Luke showed leadership abilities at an early age. He was student body president at Roosevelt High School and upon graduation was one of a handful of students nationwide invited to a White House conference on juvenile delinquency.
He never made it to that conference, however, because of the exigencies of World War II. It was 1944 and Luke joined the Army, serving in the Philippines. He was awarded a bronze medal and six combat stars.
After the war, he continued his education at the University of Washington, where he earned undergraduate and law degrees. He served as an Assistant Attorney General from 1957 to 1962. In 1962, he decided to make a run for political office -- an open Seattle City Council seat.

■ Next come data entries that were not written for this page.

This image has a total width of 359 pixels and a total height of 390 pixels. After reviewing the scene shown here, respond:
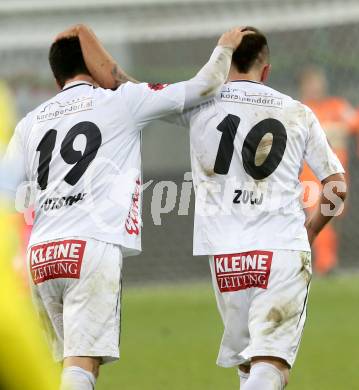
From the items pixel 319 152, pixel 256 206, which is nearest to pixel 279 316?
pixel 256 206

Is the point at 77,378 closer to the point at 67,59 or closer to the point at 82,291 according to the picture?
the point at 82,291

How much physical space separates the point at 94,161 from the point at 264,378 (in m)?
1.33

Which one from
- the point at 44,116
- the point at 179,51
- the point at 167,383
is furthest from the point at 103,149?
the point at 179,51

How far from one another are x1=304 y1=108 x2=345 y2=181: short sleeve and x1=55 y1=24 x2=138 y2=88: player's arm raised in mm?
947

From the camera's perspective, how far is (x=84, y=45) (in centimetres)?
636

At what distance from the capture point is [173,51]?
1449cm

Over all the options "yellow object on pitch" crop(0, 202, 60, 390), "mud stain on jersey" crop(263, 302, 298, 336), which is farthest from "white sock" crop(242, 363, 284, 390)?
→ "yellow object on pitch" crop(0, 202, 60, 390)

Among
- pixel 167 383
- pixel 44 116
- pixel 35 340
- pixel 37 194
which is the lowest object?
pixel 167 383

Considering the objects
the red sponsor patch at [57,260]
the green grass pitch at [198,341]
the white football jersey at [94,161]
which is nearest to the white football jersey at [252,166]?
the white football jersey at [94,161]

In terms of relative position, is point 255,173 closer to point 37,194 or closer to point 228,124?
point 228,124

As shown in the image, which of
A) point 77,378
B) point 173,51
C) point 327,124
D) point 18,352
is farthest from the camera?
point 173,51

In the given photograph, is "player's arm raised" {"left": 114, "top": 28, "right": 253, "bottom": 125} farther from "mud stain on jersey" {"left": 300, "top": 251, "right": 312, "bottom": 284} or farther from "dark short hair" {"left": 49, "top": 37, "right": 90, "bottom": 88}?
"mud stain on jersey" {"left": 300, "top": 251, "right": 312, "bottom": 284}

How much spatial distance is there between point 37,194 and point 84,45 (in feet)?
2.61

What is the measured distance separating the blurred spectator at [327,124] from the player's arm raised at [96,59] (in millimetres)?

Luke launched a remarkable campaign, assembling an impressive cadre of 1,000 volunteers, mostly young people. Despite a smear campaign that accused him of having communist ties, he won the election by 30,000 votes.
As a City Councilmember, he fought for urban renewal, historical preservation, and most notably, civil rights. In the early 1960s, the civil rights movement was just beginning to gain popular currency and Luke encountered considerable resistance before prevailing in the passage of an open-housing ordinance that prevented discrimination in the selling or renting of Seattle real estate.
Luke was active in the Democratic Party and in community affairs, especially the Urban League, the Chinese Community Service Organization, and the Jackson Street Community Council. Bright, articulate, and well liked, he was frequently mentioned as a future candidate for mayor or congressman.
Wing Luke and two others died on May 16, 1965, while returning home from a fishing trip in north central Washington. He was 40 years old. The small plane he was in crashed in the Cascade Mountains. It was three and a half years before the wreckage was found and recovered.
In 1966, the Wing Luke Asian Museum was established in Seattle's International District in honor of the late councilmember. Several years later, an elementary school was named after him. Today, the museum is thriving, a vital repository of Asian American history and culture -- and a fitting legacy to the life and work of its namesake.